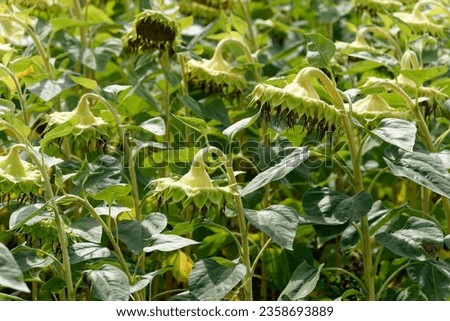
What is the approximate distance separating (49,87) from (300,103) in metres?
0.84

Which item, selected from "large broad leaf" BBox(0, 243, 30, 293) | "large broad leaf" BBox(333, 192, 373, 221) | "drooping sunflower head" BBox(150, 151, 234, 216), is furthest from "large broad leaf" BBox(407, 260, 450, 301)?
"large broad leaf" BBox(0, 243, 30, 293)

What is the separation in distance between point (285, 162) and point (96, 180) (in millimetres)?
451

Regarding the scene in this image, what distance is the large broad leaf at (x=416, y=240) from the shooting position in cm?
193

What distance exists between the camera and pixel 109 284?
1.78 metres

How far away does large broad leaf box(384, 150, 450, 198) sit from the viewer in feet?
5.99

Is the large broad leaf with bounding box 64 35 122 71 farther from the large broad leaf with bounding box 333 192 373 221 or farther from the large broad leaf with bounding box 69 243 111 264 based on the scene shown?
the large broad leaf with bounding box 333 192 373 221

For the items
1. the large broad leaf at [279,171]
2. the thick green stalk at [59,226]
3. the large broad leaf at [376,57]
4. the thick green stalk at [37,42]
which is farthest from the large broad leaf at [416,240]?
the thick green stalk at [37,42]

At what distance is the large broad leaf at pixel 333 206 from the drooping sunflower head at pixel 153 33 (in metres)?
0.64

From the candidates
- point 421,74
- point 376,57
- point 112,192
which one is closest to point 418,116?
point 421,74

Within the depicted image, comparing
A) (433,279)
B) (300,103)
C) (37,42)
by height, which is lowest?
(433,279)

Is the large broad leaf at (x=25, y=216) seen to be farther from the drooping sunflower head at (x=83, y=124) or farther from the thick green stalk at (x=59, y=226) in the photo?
the drooping sunflower head at (x=83, y=124)

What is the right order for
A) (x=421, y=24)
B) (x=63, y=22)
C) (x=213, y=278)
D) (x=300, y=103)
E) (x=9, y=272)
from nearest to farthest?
(x=9, y=272), (x=300, y=103), (x=213, y=278), (x=63, y=22), (x=421, y=24)

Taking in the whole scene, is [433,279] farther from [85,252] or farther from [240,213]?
[85,252]

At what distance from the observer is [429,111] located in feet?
7.57
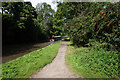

◆ ◆ ◆ ◆ ◆

WORK TO BE COMPLETED:
Rewrite every entry above with each "feet" renamed to "ft" and all other text unchanged. Omit the pictures.

CORRECT RESPONSE:
What is the approximate distance separating (49,87) from (300,103) in metres?
0.84

Which item, selected from "large broad leaf" BBox(0, 243, 30, 293) | "large broad leaf" BBox(333, 192, 373, 221) | "drooping sunflower head" BBox(150, 151, 234, 216), is furthest from "large broad leaf" BBox(407, 260, 450, 301)?
"large broad leaf" BBox(0, 243, 30, 293)

What is the separation in distance between point (285, 162) and point (96, 180) (in millimetres)?
451

Regarding the scene in this image, what distance is the large broad leaf at (x=416, y=240) from the shooting position in cm?
193

What distance exists between the camera and pixel 109 284?
1.78 metres

How far away does large broad leaf box(384, 150, 450, 198) sit from the viewer in ft?
5.99

Is the large broad leaf with bounding box 64 35 122 71 farther from the large broad leaf with bounding box 333 192 373 221 or farther from the large broad leaf with bounding box 69 243 111 264 based on the scene shown?
the large broad leaf with bounding box 333 192 373 221

For the items
1. the large broad leaf at [279,171]
2. the thick green stalk at [59,226]
3. the large broad leaf at [376,57]
4. the thick green stalk at [37,42]
which is farthest from the large broad leaf at [416,240]?
the thick green stalk at [37,42]

At what distance is the large broad leaf at pixel 333 206 from the drooping sunflower head at pixel 153 33 (in metres)?
0.64

From the candidates
- point 421,74
- point 376,57
- point 112,192
which one is closest to point 418,116?
point 421,74

Within the depicted image, comparing
A) (433,279)
B) (300,103)
C) (37,42)
by height, which is lowest?
(433,279)

Is the large broad leaf at (x=25, y=216) seen to be farther from the drooping sunflower head at (x=83, y=124) or farther from the thick green stalk at (x=59, y=226) in the photo?
the drooping sunflower head at (x=83, y=124)

What is the right order for
A) (x=421, y=24)
B) (x=63, y=22)
C) (x=213, y=278)
D) (x=300, y=103)
E) (x=9, y=272)
from nearest to farthest?
(x=9, y=272), (x=300, y=103), (x=213, y=278), (x=63, y=22), (x=421, y=24)

Taking in the whole scene, is [433,279] farther from [85,252] or farther from [240,213]?
[85,252]

At what distance from the observer is [429,111] located in ft?
7.57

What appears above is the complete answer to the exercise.